Then based on AWS Data service component , How to build a “ Data Lake ”?AWS The official website gives “ Data Lake ” Five steps from creation to application , As shown in the figure below :

The author sums up these five steps as “ Jianhu 、 Aggregate number 、 Governing number 、 Usage ” Eight words : To build a lake is to initialize the storage , Aggregating data means migrating data , Data cleaning means data cleaning 、 Data preparation 、 Metadata management 、 Data security and compliance management , Using numbers is data analysis 、 Data services .
2.1 Jianhu -- Stroll around the court and build several lakes
First , be based on AWS Identity、IAM The service creates a data lake to run the required administrator of the workflow and the role required by the permission policy , namely : Create administrators and specify user groups for the data Lake .
then , Register data Lake , Specify the data Lake storage center Amazon S3 The path of , And set up “ Data Lake ” jurisdiction , To allow others to manage “ Data directory ” And the data in the data lake .
Last , Set up Amazon Athena So that the query can be imported into Amazon S3 Data in the data Lake .
thus , A simple data lake is built . Of course, we need to set up different services in different application scenarios , For those who want to store in the data lake and Redshift Users who perform cross fusion analysis on data in the data warehouse , Can be set by Amazon Redshift Spectrum, bring Redshift Can query stored in Amazon S3 Data in , So as to realize the data fusion analysis of data warehouse and data lake .

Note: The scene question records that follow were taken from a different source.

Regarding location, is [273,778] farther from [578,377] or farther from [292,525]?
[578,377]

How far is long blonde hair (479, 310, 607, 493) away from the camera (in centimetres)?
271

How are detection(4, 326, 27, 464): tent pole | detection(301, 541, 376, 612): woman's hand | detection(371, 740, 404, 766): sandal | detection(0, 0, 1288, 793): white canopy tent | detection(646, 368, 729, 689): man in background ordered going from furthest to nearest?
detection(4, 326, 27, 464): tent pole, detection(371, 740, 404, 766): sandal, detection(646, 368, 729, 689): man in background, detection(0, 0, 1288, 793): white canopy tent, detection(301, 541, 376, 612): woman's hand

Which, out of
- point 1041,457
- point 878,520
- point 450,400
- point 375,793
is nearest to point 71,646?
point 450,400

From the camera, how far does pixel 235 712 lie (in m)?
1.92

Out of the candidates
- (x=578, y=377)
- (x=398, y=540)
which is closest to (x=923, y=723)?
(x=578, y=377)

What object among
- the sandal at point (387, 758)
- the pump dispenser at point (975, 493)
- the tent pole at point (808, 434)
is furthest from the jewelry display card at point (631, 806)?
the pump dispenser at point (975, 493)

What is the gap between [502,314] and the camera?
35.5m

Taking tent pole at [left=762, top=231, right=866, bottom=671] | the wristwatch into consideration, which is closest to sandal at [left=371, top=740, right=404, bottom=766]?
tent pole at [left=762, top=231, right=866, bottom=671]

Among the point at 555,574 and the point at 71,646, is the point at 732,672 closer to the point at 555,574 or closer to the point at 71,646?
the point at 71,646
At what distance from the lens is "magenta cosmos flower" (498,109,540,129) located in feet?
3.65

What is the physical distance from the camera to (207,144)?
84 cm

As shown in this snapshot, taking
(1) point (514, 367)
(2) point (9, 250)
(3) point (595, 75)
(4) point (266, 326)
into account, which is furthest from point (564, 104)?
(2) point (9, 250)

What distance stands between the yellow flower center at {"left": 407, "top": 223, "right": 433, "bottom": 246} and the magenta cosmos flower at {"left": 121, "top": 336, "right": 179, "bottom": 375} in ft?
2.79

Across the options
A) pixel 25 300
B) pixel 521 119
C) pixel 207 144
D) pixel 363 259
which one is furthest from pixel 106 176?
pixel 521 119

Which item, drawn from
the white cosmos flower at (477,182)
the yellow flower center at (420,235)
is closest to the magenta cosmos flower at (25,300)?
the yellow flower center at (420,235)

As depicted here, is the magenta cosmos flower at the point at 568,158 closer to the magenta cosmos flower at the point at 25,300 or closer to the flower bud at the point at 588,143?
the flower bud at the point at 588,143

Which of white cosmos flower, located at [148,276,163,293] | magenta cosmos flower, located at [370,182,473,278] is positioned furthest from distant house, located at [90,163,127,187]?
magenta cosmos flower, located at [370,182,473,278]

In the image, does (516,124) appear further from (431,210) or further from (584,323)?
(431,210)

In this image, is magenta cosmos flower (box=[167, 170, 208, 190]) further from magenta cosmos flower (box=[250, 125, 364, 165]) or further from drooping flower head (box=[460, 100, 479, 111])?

2.2 Aggregate number -- A hundred rivers will eventually return to the sea
With the coming of big data Era , A significant surge in the volume of enterprise data , All kinds of data are pouring in . There is data from the enterprise's internal information system , for example :ERP System 、CRM Systems, etc , After years of precipitation , A large amount of historical data accumulated by enterprises , It is the main source of enterprise data analysis . It comes from all kinds of IoT Real time data generated by the device , And these data are often generated in mixed data formats , Including structured data 、 Semi-structured and unstructured data . There is Internet data from enterprises , Including data generated by Internet business , And the data of other websites collected by web crawlers ……, These new large-scale massive amounts of data , Not only a large amount 、 A wide variety , And it came very hard , like “ great scourges ”.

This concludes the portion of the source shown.